Discussion in 'Blood Trailing.....OPT IN>>>>>>>' started by Army SGM, Sep 17, 2015.

  1. Army SGM

    Army SGM Mid-Missouri Gun Dogs

    618
    Jan 5, 2013
    Auxvasse, MO
    Got a call yesterday morning from a hunter who had shot a deer around 7:25 AM. After questioning him about the location of the shot, such as impact point, trajectory from stand, amount of blood, quality and quantity of blood, and deer actions after being hit, I told him I would come out but it would be after work.

    The temperature of the day and the heat were not exactly favorable conditions for tracking. We finally got to the location and started about 5:30 PM, 10 hours after the shot.

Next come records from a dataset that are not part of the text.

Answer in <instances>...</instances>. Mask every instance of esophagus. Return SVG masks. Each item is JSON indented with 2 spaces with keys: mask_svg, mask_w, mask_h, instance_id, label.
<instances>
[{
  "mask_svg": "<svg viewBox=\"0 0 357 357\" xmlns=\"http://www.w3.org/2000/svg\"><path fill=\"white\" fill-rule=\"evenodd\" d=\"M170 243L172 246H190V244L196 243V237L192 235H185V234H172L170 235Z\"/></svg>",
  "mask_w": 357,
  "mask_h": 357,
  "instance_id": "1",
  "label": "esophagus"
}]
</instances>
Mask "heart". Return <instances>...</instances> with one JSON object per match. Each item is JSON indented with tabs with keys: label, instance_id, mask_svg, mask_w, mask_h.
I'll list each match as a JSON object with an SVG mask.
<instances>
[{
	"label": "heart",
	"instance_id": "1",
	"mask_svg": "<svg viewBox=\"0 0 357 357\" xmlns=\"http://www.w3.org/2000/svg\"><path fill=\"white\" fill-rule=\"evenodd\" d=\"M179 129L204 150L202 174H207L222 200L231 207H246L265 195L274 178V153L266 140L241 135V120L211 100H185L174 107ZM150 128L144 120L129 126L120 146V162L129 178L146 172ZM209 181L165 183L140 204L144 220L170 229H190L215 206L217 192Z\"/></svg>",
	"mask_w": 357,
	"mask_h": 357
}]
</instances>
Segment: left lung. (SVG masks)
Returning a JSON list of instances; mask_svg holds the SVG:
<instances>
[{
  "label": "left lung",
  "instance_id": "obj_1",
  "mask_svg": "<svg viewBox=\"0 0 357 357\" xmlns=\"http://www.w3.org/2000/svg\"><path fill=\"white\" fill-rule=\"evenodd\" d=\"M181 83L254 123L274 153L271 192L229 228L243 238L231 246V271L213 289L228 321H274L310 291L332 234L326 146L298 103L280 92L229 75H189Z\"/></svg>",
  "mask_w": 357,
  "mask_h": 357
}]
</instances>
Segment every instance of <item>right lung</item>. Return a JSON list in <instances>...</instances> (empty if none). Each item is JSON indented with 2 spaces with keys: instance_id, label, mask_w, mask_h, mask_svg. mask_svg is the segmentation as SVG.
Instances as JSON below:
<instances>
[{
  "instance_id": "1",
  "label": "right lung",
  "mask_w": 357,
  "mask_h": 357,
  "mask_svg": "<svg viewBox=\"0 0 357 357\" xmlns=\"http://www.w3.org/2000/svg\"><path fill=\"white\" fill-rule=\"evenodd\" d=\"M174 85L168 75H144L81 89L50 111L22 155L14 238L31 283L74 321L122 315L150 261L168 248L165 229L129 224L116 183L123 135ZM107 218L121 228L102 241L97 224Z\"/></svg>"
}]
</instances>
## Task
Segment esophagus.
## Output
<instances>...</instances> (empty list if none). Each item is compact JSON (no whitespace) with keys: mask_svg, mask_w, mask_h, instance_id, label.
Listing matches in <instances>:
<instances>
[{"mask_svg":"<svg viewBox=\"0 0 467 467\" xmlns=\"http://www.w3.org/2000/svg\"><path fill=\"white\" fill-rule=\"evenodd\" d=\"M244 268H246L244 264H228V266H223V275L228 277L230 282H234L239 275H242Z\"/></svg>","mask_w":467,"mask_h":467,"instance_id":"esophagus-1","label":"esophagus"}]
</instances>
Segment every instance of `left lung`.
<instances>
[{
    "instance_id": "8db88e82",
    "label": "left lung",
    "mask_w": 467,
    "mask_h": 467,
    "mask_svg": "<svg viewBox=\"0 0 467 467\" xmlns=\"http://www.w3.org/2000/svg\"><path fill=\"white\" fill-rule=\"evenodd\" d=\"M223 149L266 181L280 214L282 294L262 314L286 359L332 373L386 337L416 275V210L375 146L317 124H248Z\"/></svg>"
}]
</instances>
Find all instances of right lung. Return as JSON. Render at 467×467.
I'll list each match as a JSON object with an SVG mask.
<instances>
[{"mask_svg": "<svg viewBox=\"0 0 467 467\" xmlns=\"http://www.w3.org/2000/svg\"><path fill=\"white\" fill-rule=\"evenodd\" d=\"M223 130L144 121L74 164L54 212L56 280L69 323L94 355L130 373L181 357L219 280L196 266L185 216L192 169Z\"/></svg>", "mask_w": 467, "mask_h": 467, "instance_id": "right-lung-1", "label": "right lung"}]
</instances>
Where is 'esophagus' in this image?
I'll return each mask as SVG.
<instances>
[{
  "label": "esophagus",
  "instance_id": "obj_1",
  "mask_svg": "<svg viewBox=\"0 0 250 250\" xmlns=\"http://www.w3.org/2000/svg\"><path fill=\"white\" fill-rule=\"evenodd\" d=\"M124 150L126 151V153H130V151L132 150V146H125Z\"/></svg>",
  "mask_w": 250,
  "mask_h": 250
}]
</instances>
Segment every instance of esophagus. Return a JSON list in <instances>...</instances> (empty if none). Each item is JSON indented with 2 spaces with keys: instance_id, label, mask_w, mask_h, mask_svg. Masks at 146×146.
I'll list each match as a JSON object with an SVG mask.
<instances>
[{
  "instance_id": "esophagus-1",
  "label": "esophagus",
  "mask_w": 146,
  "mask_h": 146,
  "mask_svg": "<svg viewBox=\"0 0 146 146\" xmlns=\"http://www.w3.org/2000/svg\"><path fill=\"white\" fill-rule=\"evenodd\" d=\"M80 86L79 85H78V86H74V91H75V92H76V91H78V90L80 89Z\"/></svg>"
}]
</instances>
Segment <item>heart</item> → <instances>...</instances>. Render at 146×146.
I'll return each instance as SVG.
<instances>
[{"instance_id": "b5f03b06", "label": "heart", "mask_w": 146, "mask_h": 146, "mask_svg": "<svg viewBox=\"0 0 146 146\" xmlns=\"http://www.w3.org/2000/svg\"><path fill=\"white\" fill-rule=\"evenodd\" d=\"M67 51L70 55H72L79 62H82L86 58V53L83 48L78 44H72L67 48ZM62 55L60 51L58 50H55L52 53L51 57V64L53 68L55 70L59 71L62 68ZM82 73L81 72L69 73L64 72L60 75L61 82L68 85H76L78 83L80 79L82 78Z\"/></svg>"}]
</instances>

    We tracked/searched for approximately 5 hours with no success. At times Rebel was on the track verified by blood spots but other times she would appear to be on the track but would venture off and we would have to go back to the last blood spot and restart. It was evident that after the sun went down and the humidity and moisture levels came up, she was more consistent and the blood was easier to spot by flashlight. In hindsight, I believe I should have just waited another couple of hours until dark to start. The lack of visibility would have been offset by the improved conditions and been easier on the dog and handler.

    The last blood was found 600 yards from where the shot was taken. There was no clear bedding area where the deer had stopped, and even though the blood was consistent, it did not appear to be sufficient to cause death.

    All in all it was a good training opportunity. We all concluded the deer survived and not recoverable so I do not look at it as a failed attempt. It gave me and my dog a good opportunity to track real world. I believe if the shot would have been more lethal and the deer had expired, it would have found without a tracking dog. Rebel got some work, but most of the tracking was done/verified by sight.
     
    Last edited: Sep 17, 2015
  2. doctorbrady

    doctorbrady Doctorbrady

    90
    Oct 21, 2013
    SW MO
    Good job guys! Tell us more about the shot. I think your lessons learned were good ones. Cooler, higher humidity comditions will greatly improve a dogs ability to pick up faint scent even if it is hours older. Early mornings are typically best in my experience. All of us are anxious to get our new dogs on real tracks, however, use some caution on which tracks to take your first year. I have made the mistakes of taking a lot of long shot tracks during a dogs first season thinking any track is better than no tracks. Unfortunately, I think it confused the dog and lowered enthusiasm to track after many unsuccessful tracks with no deer at the end. Now I try to limit tracks to "reasonable" possibility recoveries based on pretty extensive interviews.
     

  3. Vector

    Vector VECtor Custom Calls

    Feb 11, 2003
    N/C MO
    Having the patience to go back to that last visible blood to start over is the biggest part of the game. Its awesome to watch a dog just 100 percent knock out a gut shot trail, but its even sweeter when its a REALLY tough one for both you and the dog, and it still pans out.

    Think about what additional questions you can ask the next person that calls from what you learned on this track.
     
  4. Army SGM

    Army SGM Mid-Missouri Gun Dogs

    618
    Jan 5, 2013
    Auxvasse, MO
    Going into it, I did believe this was a recoverable deer. The shot was from within 30 yards from a height of ~15'. The hunter believed the shot was behind the crease but low. The hunter did not believe, nor did it appear that the shot was back in the abdominal area. He believed it penetrated through the deer leaving an entrance and exit would. This appeared to be confirmed by the arrow. All three fletching (white and blue) had blood on them. The blade used was a Rage (2 inch I believe.) I believe this was also confirmed by blood on the track. There was a spot on the trail 150 yards from the shot where it appeared the deer had stood for a short period of time leaving two distinct blood spots of 3"-4" about 8"-10" apart. We believed this was evidence of an entrance and an exit would. After this spot blood was found about once every 4'-6' for another 400-450 yards until we called off the search.
     
  5. doctorbrady

    doctorbrady Doctorbrady

    90
    Oct 21, 2013
    SW MO
    Good for making that much progress!